When selecting a specific grade of cast aluminium for a particular application, it is essential to consider the environmental conditions, intended use, and required level of corrosion resistance. Consulting with material suppliers or experts in the field can provide valuable guidance in choosing the most suitable corrosion-resistant grade of cast aluminium for a given application.

cast aluminium

How does cast aluminium differ from wrought aluminium?

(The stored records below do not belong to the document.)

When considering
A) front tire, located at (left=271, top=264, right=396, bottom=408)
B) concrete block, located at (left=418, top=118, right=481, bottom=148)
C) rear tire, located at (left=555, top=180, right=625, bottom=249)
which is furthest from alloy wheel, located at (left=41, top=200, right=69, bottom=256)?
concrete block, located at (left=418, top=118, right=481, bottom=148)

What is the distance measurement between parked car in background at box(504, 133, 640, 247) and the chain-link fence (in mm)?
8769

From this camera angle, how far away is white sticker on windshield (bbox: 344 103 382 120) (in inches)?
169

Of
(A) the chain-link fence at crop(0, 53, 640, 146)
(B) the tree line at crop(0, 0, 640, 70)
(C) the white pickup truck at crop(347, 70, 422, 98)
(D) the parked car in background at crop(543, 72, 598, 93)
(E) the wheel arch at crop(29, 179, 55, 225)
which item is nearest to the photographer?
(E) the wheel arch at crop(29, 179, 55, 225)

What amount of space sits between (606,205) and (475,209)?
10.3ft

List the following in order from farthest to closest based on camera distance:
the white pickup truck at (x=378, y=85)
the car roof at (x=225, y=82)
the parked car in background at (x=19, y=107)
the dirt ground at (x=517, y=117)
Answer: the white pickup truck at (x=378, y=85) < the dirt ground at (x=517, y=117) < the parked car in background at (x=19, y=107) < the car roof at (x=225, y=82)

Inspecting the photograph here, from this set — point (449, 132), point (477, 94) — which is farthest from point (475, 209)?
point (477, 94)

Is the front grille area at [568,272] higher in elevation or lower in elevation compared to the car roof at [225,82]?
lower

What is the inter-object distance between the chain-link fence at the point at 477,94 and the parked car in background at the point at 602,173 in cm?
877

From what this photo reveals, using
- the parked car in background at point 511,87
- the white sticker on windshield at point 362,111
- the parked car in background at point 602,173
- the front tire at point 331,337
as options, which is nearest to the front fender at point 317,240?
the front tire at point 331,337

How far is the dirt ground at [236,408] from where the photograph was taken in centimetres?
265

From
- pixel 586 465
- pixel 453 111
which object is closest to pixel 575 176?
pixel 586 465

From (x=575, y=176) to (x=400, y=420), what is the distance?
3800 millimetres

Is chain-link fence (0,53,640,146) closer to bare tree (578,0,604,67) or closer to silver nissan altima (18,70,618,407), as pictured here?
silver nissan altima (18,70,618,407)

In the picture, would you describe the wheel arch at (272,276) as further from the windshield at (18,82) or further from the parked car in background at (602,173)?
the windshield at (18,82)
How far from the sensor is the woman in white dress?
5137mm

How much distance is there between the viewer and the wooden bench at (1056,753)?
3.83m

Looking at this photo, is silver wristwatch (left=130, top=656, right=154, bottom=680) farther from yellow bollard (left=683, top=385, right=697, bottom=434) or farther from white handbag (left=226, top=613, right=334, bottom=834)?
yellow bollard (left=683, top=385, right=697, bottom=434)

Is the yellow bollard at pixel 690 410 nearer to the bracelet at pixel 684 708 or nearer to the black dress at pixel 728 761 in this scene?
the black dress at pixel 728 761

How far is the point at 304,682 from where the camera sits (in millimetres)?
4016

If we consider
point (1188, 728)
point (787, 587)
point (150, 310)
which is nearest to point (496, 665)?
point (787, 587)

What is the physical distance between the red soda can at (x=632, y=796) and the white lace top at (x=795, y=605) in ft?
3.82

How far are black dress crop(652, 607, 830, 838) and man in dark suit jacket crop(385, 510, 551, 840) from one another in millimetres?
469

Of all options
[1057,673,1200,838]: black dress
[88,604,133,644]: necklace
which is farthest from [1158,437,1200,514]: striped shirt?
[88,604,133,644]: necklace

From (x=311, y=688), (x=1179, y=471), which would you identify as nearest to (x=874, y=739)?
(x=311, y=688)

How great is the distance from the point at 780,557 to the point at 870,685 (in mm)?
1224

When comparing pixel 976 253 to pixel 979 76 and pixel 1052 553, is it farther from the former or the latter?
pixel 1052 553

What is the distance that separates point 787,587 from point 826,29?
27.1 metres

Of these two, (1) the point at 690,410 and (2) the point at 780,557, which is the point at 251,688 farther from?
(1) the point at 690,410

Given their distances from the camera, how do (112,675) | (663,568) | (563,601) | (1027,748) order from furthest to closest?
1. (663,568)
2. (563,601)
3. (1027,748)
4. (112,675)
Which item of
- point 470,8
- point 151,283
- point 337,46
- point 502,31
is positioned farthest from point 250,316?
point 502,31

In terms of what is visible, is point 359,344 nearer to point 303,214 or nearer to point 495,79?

Cast aluminium and wrought aluminium are two different forms of aluminum that differ in their manufacturing processes and properties. Here’s a detailed explanation:

Manufacturing Process:

  • Cast Aluminium:
  • Cast aluminium is produced by pouring molten aluminium into a mold or die, allowing it to solidify and take the shape of the mold. This process is called casting. Cast aluminium components are typically created in large batches using specialized casting techniques such as sand casting, die casting, or investment casting.

  • Wrought Aluminium:
  • Wrought aluminium is produced through a series of mechanical processes, typically starting with the casting of ingots or billets. The ingots or billets are then subjected to various shaping processes, such as rolling, extrusion, forging, or drawing. These processes deform the aluminium material and shape it into the desired form, such as sheets, plates, bars, or profiles.

Mechanical Properties:

  • Cast Aluminium:
  • Cast aluminium has a coarse-grained microstructure due to the rapid solidification process during casting. This microstructure can result in lower mechanical strength and reduced ductility compared to wrought aluminium. However, cast aluminium can still exhibit sufficient strength and rigidity for many applications.

  • Wrought Aluminium:
  • Wrought aluminium has a refined and more uniform microstructure due to the mechanical processing it undergoes. This results in improved mechanical properties, including higher strength, better ductility, and enhanced toughness compared to cast aluminium. Wrought aluminium is often preferred for applications that require superior mechanical performance.

<strong.Surface Finish:

  • Cast Aluminium:
  • Cast aluminium surfaces typically have a textured or slightly rough appearance due to the nature of the casting process. The surface finish of cast aluminium can vary depending on the casting method used and the quality of the mold. Additional machining or surface treatments may be required to achieve a smoother or more polished finish.

  • Wrought Aluminium:
  • Wrought aluminium surfaces can achieve a smoother and more refined finish compared to cast aluminium. The mechanical processing involved in the production of wrought aluminium helps create a more uniform surface texture. Wrought aluminium can be further treated or finished to achieve various surface qualities, such as brushed, polished, or anodized finishes.

Application Suitability:

  • Cast Aluminium:
  • Cast aluminium is commonly used for applications that prioritize ease of manufacturing, complex shapes, or cost-efficiency. It is often found in automotive components, household appliances, decorative items, and low-stress structural applications.

  • Wrought Aluminium:
  • Wrought aluminium is preferred for applications that require superior mechanical properties, tight tolerances, or specific surface finishes. It is commonly used in aerospace components, high-strength structures, precision parts, and applications where formability and strength are critical.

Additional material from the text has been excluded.